Some mobile uploads below for you. I'll plan to add captions once I return to a real computer. More info check out Cheers!!

Tuesday, September 23, 2014

Why a drought is the best time to plant a new garden

September 30th marks the end of 2014's water year which was the 4th driest on record. I was having a discussion with a colleague who was expressing issues about not wanting to encourage new garden installations during drought because: even drought tolerant plants take water to establish. I have had one of the busiest seasons this year partially because of the drought and I encourage people to take action during this time. It may seem counter-intuitive, but here are my reasons why a drought is the BEST time to plant a new water-wise garden:

Times of Crisis are Catalysts for Big Shifts and new ways of thinking. Yes- it would be the most conservative route to just let the lawn go brown and do nothing, but if people let their lawn go dormant and take NO action, there's always the chance we have a huge El Nino year- drought restrictions are pulled, and people just go back to watering the lawn because it's "cheap" and "easy" (in the short run). Take the drought as an opportunity to really evaluate our consumption, our waste, the environment in which we live and how to co-exist with it and give back rather than fight it. How about using outdoor showers in the summer that water our fruit trees? Laundry to landscape? Re-working the earth to slow it, spread it, sink it; re-working our brains to reduce, reuse. As an opportunity to create new habits and new shifts as a society.

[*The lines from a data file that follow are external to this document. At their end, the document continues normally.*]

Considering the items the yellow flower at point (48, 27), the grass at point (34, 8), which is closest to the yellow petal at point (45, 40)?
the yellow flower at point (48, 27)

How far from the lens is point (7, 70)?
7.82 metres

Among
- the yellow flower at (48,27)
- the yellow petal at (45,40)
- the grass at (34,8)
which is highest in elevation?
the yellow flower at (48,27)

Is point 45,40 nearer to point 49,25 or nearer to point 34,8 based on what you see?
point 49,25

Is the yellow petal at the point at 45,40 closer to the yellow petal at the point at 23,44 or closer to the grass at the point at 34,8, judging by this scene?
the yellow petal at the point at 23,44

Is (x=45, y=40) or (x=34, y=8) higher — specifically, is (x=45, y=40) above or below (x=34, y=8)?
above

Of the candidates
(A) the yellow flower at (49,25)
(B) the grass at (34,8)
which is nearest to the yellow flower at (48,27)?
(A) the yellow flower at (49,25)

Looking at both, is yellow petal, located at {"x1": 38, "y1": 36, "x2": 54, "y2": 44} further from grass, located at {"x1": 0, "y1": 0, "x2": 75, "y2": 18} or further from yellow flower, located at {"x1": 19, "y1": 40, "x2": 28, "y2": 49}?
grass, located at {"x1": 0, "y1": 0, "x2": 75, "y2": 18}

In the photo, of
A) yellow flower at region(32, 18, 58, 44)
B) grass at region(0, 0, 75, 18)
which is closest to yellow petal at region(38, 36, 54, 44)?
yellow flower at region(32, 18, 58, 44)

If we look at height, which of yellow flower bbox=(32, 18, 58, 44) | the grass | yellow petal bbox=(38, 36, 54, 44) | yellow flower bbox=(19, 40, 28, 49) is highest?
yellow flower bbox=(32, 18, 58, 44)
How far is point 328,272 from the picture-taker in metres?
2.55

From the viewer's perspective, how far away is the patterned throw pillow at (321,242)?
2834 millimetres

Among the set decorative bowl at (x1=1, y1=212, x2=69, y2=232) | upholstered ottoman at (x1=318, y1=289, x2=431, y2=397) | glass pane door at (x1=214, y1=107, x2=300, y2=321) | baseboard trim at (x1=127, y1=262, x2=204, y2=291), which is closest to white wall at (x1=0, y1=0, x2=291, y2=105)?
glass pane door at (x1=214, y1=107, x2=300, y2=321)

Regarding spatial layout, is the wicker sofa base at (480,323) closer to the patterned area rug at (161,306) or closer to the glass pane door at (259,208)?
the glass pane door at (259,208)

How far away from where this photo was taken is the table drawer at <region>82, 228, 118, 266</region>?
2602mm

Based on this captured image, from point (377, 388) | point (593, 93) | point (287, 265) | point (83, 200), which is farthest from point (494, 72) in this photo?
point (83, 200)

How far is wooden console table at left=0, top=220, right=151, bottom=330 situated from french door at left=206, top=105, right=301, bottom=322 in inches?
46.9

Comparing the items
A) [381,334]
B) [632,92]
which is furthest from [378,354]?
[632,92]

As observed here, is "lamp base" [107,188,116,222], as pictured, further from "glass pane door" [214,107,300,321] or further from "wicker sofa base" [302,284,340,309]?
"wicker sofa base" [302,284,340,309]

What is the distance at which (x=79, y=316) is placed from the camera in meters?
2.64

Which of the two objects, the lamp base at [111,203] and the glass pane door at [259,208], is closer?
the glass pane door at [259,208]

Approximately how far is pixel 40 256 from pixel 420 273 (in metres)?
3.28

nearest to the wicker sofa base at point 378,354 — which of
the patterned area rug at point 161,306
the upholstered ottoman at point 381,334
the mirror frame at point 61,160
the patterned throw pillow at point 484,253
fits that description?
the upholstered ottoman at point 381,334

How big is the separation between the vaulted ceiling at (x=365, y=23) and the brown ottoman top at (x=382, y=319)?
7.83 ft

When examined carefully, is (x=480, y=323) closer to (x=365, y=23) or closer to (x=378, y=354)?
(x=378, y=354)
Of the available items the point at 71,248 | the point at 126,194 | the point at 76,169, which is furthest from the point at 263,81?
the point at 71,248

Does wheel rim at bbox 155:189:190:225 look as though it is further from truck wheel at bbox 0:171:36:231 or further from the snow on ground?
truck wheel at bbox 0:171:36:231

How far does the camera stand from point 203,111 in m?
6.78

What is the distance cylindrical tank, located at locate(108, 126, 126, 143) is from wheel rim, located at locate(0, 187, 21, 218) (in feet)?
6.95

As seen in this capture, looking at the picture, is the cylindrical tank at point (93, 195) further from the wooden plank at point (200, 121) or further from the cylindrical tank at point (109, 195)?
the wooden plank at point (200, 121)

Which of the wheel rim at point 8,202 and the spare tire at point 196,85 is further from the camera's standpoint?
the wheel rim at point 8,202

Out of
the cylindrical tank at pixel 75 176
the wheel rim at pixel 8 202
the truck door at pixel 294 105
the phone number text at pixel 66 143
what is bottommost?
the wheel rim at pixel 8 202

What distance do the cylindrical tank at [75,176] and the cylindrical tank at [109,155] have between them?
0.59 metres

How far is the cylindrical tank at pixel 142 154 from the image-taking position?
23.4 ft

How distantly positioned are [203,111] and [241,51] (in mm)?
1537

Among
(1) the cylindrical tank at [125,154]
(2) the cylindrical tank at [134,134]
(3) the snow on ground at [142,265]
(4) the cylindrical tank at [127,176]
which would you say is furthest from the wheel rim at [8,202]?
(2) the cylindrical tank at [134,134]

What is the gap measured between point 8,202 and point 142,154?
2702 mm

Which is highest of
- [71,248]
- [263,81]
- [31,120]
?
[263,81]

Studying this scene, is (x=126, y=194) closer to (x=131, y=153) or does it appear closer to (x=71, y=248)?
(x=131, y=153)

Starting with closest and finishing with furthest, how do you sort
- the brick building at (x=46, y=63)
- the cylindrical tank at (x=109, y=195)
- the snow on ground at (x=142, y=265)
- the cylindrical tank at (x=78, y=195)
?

Economical Incentive: In California, there are numerous rebates available from water districts. Lawn removal rebates, conversion from spray to drip... as well as all sorts of free and discounted resources such as rain barrels, greywater workshops, on top of countless interior home rebates to reduce water consumption and raise awareness. In Santa Cruz, there are water use restrictions per person/ per household and people are getting taxed for going over their water allotment. Taking out the lawn and converting to drip reduces the water use DRASTICALLY.

I have a client that took out her lawn, replaced with a lovely front yard garden this Spring (she also took advantage of other water rebates for her home)- this summer, the water district came by to make sure her water meter was working because they couldn't believe it went down so much! For the record, all of my clients who installed new gardens this year remained BELOW their allowed water use... and in the long run, once plants take full root and establish, the water usage will only decrease.

Environmental Incentive: We all know the benefits of tearing out a lawn or water hungry landscape. We can have natives and pollinator attractants, a garden that requires little to no water when established. We can get rid of the noise and air polluting lawn mower and stop pouring fertilizer on our lawns and water on them, which then runoff into the storm drains and raise the nitrogen levels in our ocean waters. We have the opportunity to support the birds, bees, and create a habitat for all of our friends that keep the world going round.

Quality of Life and Space: Changing our surroundings to reflect our needs and aesthetics gets USE out of an otherwise flat water/energy sink. We can plant vegetables, herbs or fruit trees to bring back in the home- which not only is great for the soul, but also for the family/community- as food brings people together. If we have a beautiful garden with flowering sages and lavenders and hummingbirds chirping around- coming and going from the home is a pleasant experience- for the nose the eyes and the ears. Re-imagining our spaces might also include creating a new seating area that was otherwise unused- a new recreating area, vantage point or retreat zone. So you see designing and planting a new garden is really reclaiming your space- and why would you wait until later for that?